The Supreme Court just overturned Roe v. Wade. Before today, the right to an abortion was protected under the U.S. Constitution, which meant that state lawmakers couldn’t just ban the procedure if they wanted to. Now states have free rein to ban abortion, to restrict abortion and to regulate abortion. So what happens next? Here’s where abortion laws stand in each state.
The Supreme Court just overturned Roe v. Wade. Before today, abortion was protected under the U.S. Constitution, which meant that state lawmakers couldn’t just ban the procedure if they wanted to. Now they have free rein to ban abortion, to restrict abortion and to regulate abortion. So – what happens next?

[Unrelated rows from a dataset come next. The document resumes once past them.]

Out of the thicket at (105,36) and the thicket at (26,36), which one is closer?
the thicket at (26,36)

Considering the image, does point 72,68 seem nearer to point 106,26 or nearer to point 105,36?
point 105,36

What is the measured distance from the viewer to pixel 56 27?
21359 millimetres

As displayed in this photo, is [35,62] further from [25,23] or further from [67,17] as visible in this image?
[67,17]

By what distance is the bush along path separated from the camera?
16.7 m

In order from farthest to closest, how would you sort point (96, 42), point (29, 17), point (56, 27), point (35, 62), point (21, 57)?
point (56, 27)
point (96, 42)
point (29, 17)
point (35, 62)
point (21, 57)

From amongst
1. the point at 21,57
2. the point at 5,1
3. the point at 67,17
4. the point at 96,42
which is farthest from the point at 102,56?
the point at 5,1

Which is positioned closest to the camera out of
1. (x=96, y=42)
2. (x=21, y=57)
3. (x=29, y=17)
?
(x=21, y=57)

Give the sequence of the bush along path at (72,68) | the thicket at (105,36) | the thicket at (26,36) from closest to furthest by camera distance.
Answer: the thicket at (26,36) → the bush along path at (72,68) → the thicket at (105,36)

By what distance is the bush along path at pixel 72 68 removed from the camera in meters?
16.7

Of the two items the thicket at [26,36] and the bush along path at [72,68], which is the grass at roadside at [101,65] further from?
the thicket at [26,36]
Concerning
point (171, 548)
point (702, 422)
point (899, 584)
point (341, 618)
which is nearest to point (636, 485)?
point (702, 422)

Thirteen states were prepared for this moment. They passed laws called “trigger laws,” which outline what happens if Roe is overturned. So how do those work?
Well, according to the Guttmacher Institute, three states — South Dakota, Kentucky and Louisiana — have laws saying that abortion is banned the instant Roe is reversed. Which means that abortion is illegal in those states right now. As of 1:30 p.m. on Friday, June 24, two other states — Missouri and Oklahoma — have also triggered their bans, so abortion is illegal there too.

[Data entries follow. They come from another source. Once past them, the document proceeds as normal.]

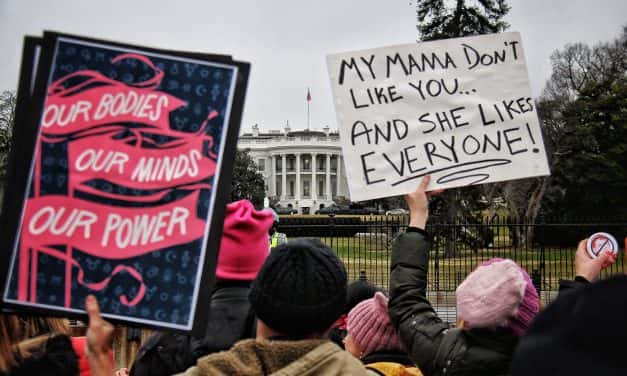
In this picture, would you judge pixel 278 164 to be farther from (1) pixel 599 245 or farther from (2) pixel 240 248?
(2) pixel 240 248

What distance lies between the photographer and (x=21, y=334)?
2.09 meters

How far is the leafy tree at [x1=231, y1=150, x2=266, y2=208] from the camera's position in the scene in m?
43.9

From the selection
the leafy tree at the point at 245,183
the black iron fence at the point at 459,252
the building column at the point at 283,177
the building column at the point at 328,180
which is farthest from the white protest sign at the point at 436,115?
the building column at the point at 328,180

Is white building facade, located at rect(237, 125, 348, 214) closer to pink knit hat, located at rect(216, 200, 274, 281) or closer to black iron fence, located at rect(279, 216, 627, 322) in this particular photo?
black iron fence, located at rect(279, 216, 627, 322)

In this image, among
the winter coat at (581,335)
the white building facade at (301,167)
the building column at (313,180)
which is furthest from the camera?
the building column at (313,180)

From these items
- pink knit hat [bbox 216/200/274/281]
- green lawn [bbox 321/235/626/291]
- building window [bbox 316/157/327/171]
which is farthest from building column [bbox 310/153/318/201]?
pink knit hat [bbox 216/200/274/281]

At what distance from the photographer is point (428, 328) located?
6.86 feet

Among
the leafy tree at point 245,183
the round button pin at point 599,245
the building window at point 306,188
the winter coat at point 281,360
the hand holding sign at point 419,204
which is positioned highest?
the building window at point 306,188

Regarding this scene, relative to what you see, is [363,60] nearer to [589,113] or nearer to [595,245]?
[595,245]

In five more states — Wyoming, Utah, North Dakota,, Arkansas and Mississippi — the ban isn’t automatic, but it will come quickly. State politicians just have to take a few steps to put the abortion ban in action. That means abortion could be illegal in these states within a matter of days, or even hours.
And in three more states – Texas, Tennessee, and Idaho – an abortion ban goes into effect 30 days after the Supreme Court’s ruling. Many of these laws do not have exceptions for rape or incest.
A couple more states don’t have trigger bans, but they could take steps to ban abortion pretty quickly. Indiana lawmakers are coming back into session on July 6, so they have an opportunity to pass new abortion restrictions. That seems likely, since the state has enacted 55 different abortion restrictions in the last decade. And Nebraska’s governor said he’ll call a special session to pass a total abortion ban if Roe is overturned.
Then things get a little bit more complicated. Several states have abortion bans or heavy restrictions that are tied up in the courts because, until now, they violated Roe v. Wade. Alabama has a near-total abortion ban passed in 2019 that the state will likely try to enforce. And Georgia, Ohio, South Carolina and Iowa have all passed bans on abortion after six weeks of pregnancy. Those previously contested restrictions could soon become law. And Florida passed a 15-week abortion ban earlier this year that’s set to go into effect on July 1 — but there are some questions about whether that law violates the state’s constitution.
After that, you have the states with old, old bans on abortion – some from more than 100 years ago. The states didn’t bother to repeal the bans after Roe v. Wade was decided. They just didn’t enforce them. So now in theory, they’re fair game again. Those states are Arizona, West Virginia, North Carolina and Wisconsin.
Now, enforcing those bans could be complicated. Arizona’s governor has said that he thinks the state’s considerably more recent ban on abortion after 15 weeks of pregnancy should preempt the older ban. Michigan also has a pre-Roe ban, but a court put a temporary hold on it in May so it can’t go into effect immediately. So there could be some fighting and messiness in some states before it’s clear what the actual policy will be.
The bottom line, though, is that abortion could be either banned entirely or heavily restricted in at least 20 states by the end of the summer. And the outcome of the midterm elections could affect whether abortion stays legal in other states, too. We’ll keep you posted on how everything unfolds, but things are about to start changing — fast.